Separation, Connection, and Creating Poems that Tell Truths

For this series, we asked Listener Poets to describe the “story beyond the story” — how they composed a poem and story after the listening session.

 

“To My Daughters, Who Will Need to Know”

Poem & article
by Listener Poet Yvette Perry

 

“I see…me reflected in you…”

This line in my poem from The Good Listening Podcast Episode 8 (“Racism: The Older Pandemic”) was from the perspective of the poemee talking about her young daughters. But the line could just as easily have been from my perspective reflecting about the poemee. Like the poemee, I am a Black woman working in a majority White medical/medical education environment. Like the poemee, I am a mother raising two daughters in a society that often devalues African American women and girls. Like the poemee, a huge part of my adult development has involved unlearning self-destructive patterns of some female relatives and ancestors while simultaneously learning from a diverse network of Black female friends. Like the poemee, the first pandemic year often left me feeling exhausted–not because of COVID-19, but because of the ongoing assaults on Black bodies as well as the outrage of some friends and colleagues who saw these assaults as surprising or new.

 
But the line could just as easily have been from my perspective reflecting about the Poemee.
 

However, in order to live my responsibility as a Listener Poet, I felt I had to separate myself from this sense of affinity in order to truly listen to the poemee. For example, she told me about midway through our listening session that at one point during the last year she “hit a brick wall.” I could see my own brick walls immediately. They were the external facing sides of two row houses in East Chicago, Indiana–one house inhabited by my late paternal grandparents and the other, a few feet away, their neighbors. When we’d visit up north, I was the suburban kid who couldn’t conquer the task of scaling these walls to reach the top of the two-story buildings. My city cousins could do this with ease, vertically crab-walking with gangly arms and legs, fearless even as they got farther and farther from the ground. These brick walls are my metaphor for every challenge that I have faced since those childhood summers, as well as my metaphor for every effort I’ve ever made to successfully “scale” those challenges.
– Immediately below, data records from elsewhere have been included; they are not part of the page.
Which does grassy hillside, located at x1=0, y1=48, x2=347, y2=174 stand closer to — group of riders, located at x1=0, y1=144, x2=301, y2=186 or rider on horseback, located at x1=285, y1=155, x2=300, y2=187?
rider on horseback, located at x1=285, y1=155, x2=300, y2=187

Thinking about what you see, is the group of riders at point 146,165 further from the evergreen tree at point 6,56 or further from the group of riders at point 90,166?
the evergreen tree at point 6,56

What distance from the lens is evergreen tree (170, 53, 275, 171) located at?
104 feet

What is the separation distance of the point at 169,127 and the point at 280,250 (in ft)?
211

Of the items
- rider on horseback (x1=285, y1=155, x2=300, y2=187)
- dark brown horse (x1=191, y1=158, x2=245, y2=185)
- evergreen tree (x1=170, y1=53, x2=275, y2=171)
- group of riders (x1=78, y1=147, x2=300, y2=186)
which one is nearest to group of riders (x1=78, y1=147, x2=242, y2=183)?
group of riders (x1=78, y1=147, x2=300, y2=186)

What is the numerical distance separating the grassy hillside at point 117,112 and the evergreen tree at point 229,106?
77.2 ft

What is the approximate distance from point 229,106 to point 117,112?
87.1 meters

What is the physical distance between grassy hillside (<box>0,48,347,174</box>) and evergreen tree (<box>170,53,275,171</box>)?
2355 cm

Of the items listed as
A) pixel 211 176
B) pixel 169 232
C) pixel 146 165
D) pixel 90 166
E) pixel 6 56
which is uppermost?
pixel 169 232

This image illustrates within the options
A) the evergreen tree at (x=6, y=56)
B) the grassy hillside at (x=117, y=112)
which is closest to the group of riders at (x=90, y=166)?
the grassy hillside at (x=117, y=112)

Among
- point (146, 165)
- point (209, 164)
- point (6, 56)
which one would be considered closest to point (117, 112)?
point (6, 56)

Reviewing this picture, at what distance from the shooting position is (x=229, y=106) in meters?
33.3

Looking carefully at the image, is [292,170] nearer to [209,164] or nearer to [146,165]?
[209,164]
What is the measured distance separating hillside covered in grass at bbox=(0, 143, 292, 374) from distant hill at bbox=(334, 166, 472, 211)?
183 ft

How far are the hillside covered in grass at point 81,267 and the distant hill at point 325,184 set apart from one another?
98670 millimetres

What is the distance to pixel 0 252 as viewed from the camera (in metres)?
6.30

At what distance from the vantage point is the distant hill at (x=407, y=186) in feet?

I had to erase my own brick walls from my mind and ask her to clarify what hers looked like. Her wall had to do with the full weight of trying to do everything at once and be everything to everybody. The pandemic created additional challenges during a time of great transition. But it also meant unexpected benefits, such as the ability to have an extended maternity leave that she would not have otherwise had. All of this was not necessarily something that needed to be–or even could be–overcome. These things did, for her, need to be managed. Ah ha... Her explanation let me see that her brick walls were not ones that needed to be climbed. They were ones that needed just enough of an opening to be gotten through somehow. The metaphor that best captured the poemee’s truth was a door.

 
I had to erase my own brick walls from my mind and ask her to clarify what hers looked like.
 

As a Listener Poet, I strive to fully listen to and tell poemees’ truths. This is not just my responsibility, but a sacred one that I take very seriously. Although our sessions are only 15 or 20 minutes, the poemee has put a lot of trust in me that I will faithfully listen to them specifically…to their stories…to their experiences…to their emotions. And yet, when I carefully listen to the poemee and transform their stories, experiences, and emotions into a poem I find I have quite a bit of artistic license to use poemees’ words to tell universal Truths. I’m not sure if this happens because of or in spite of the level of connection I may feel towards a poemee. It could be that the connection is less about being able to dredge up my own childhood imagery to correspond to that of another person, and more a matter of simply being able to see me (human) reflected in them (human).